Há coisa de dois meses escrevi aqui um poste a propósito deste figurão acima (Peter Navarro), que desobedecera a uma convocatória da comissão do Congresso que investigava o assalto de 6 de Janeiro de 2021. Apanhou quatro meses de prisão. Recorreu. Perdeu o recurso e, felizmente, a resposta foi rápida. E ontem foi para a prisão cumprir a pena. Com a coreografia que as imagens documentam, mas é sempre salutar mostrar estas pessoas a entrar para os estabelecimentos prisionais para cumprirem as penas a que foram condenados. Aliás, quando se mostram coriáceos e sem sombra de arrependimento, como parece ser este o caso, até merecem que lhes dediquemos os nossos votos irónicos e sinceros para que não deixem cair o sabonete ao chão quando estiverem no duche.

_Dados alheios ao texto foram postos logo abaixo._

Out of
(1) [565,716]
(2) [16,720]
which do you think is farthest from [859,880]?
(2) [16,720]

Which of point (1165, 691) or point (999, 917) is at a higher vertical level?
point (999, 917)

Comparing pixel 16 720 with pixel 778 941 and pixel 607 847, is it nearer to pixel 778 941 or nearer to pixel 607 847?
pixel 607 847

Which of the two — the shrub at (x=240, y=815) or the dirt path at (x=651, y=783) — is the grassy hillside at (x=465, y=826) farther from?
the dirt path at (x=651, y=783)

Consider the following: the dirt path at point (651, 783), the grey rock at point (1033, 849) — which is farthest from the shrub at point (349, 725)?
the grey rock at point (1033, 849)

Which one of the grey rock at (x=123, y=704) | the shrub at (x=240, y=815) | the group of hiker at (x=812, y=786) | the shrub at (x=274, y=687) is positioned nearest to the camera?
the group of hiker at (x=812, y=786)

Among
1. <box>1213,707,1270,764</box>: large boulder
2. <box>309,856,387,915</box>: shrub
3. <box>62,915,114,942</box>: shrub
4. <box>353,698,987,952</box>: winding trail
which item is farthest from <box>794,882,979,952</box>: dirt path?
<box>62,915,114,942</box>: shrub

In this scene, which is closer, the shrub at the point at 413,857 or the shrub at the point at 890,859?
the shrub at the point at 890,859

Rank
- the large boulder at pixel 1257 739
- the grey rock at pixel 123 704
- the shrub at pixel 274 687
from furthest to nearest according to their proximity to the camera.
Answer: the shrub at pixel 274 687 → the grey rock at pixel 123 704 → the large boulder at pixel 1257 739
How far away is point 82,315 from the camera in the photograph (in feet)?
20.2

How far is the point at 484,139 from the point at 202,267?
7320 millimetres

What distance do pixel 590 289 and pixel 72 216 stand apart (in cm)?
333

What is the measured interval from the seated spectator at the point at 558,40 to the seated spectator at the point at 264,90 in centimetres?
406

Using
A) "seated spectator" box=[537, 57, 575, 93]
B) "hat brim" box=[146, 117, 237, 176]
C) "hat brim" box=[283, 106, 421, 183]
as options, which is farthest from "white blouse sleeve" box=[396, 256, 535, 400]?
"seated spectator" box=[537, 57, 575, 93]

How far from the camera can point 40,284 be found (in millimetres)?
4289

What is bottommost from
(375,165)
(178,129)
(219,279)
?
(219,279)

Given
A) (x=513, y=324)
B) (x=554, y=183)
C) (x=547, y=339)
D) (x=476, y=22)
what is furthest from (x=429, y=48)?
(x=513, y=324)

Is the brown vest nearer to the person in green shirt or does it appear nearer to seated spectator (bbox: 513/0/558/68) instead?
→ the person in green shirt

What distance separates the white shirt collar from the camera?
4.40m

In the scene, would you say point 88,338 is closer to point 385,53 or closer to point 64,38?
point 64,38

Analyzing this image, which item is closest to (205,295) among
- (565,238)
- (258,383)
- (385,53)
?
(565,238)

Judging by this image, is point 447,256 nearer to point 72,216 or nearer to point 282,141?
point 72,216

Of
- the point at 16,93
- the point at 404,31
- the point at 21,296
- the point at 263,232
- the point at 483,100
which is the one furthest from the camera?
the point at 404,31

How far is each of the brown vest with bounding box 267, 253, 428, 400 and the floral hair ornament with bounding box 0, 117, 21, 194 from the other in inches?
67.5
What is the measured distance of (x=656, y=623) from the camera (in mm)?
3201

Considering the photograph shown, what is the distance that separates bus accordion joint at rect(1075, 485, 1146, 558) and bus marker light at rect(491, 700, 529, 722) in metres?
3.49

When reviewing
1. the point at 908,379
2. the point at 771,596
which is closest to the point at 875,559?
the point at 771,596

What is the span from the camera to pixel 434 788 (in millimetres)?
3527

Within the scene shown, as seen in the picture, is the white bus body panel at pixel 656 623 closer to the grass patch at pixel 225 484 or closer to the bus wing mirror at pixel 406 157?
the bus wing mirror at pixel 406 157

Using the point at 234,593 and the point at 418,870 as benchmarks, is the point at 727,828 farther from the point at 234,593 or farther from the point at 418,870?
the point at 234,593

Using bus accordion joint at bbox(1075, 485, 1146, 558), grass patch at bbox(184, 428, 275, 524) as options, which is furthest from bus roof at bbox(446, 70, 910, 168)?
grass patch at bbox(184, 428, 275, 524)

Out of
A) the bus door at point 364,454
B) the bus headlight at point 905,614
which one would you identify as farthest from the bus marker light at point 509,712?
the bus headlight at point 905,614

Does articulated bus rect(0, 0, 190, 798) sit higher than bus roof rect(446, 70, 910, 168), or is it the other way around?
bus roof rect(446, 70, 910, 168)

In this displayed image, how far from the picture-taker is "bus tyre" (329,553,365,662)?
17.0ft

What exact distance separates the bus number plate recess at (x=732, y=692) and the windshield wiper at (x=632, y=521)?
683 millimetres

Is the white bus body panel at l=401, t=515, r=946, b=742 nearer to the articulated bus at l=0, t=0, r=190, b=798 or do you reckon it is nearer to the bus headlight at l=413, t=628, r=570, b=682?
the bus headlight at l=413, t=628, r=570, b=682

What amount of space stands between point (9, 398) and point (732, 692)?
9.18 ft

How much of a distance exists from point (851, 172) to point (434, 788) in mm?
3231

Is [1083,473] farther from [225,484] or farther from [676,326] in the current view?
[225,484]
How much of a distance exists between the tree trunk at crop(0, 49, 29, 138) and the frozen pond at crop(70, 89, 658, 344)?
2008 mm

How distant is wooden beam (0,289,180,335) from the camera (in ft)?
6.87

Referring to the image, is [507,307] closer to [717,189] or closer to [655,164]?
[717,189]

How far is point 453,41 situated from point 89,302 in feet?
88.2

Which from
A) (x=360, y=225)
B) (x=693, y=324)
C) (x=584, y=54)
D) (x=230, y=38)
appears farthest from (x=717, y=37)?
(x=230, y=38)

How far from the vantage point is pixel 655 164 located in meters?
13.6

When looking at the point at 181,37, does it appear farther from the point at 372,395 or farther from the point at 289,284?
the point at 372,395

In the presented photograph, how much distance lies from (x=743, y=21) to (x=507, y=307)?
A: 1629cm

COMO SE FAZ UMA NOTÍCIA A PARTIR DE UMA PASSAGEM DE UMA ENTREVISTA QUE SE SABIA À PARTIDA MEDÍOCRE

A história que precede este comentário sintetiza-se assim: Donald Trump deu uma entrevista a Nigel Farage num canal qualquer de televisão do Reino Unido do qual eu nunca tinha ouvido falar. À wikipedia só lhe falta dizer por extenso que o canal é uma merda, com vários incidentes de parcialidade descarada (ainda aqui, um video sobre o canal). O entrevistador e o entrevistado são, como demagogos, uma outra merda. E a qualidade do que dali poderia sair é uma terceira merda: além de não ser jornalista profissional e de não ter jeito, sequer, para fazer perguntas e para saber ouvir as respostas, a parcialidade de Nigel Farage por Donald Trump é mais do que conhecida - para os mais distraídos, abaixo podemos vê-lo a discursar num comício da campanha eleitoral do segundo. À primeira vista, esta parecia uma entrevista destinada àqueles trumpistas incondicionais existentes no Reino Unido (a estupidez e a admiração por estúpidos é como aquelas doenças que não se conseguem erradicar apesar da expansão da vacinação). Porém, como quase ninguém iria ver aquilo, a maneira de conferir notoriedade à banalidade é destacar uma passagem em que Donald Trump insulta um antigo primeiro-ministro australiano (Kevin Rudd) que agora é o embaixador do seu país em Washington. Na verdade, trata-se de uma retaliação: logo em Novembro de 2020, na sequência das eleições que Trump se recusou a aceitar, Rudd disse de Trump aquilo que ele considera que ele é. Opinião em que está muito bem acompanhado (onde eu me incluo). Todavia, noticiosamente este é um mundo cada vez mais peculiar: por muito que se acumulem cada vez mais pessoas a dizer o pior possível de Donald Trump isso nunca chega a ser notícia destacável; o que o é - notícia destacável - é quando Donald Trump diz mal de alguém - mesmo que isso aconteça na mais medíocre entrevista que lhe possam fazer.

Tenham lá paciência, os jornalistas deixem-se eles de merdas, mas não me convencem que isto não acontece por interesse do público (que é como os paladinos da classe costumam sempre explicar estes fenómenos inexplicáveis).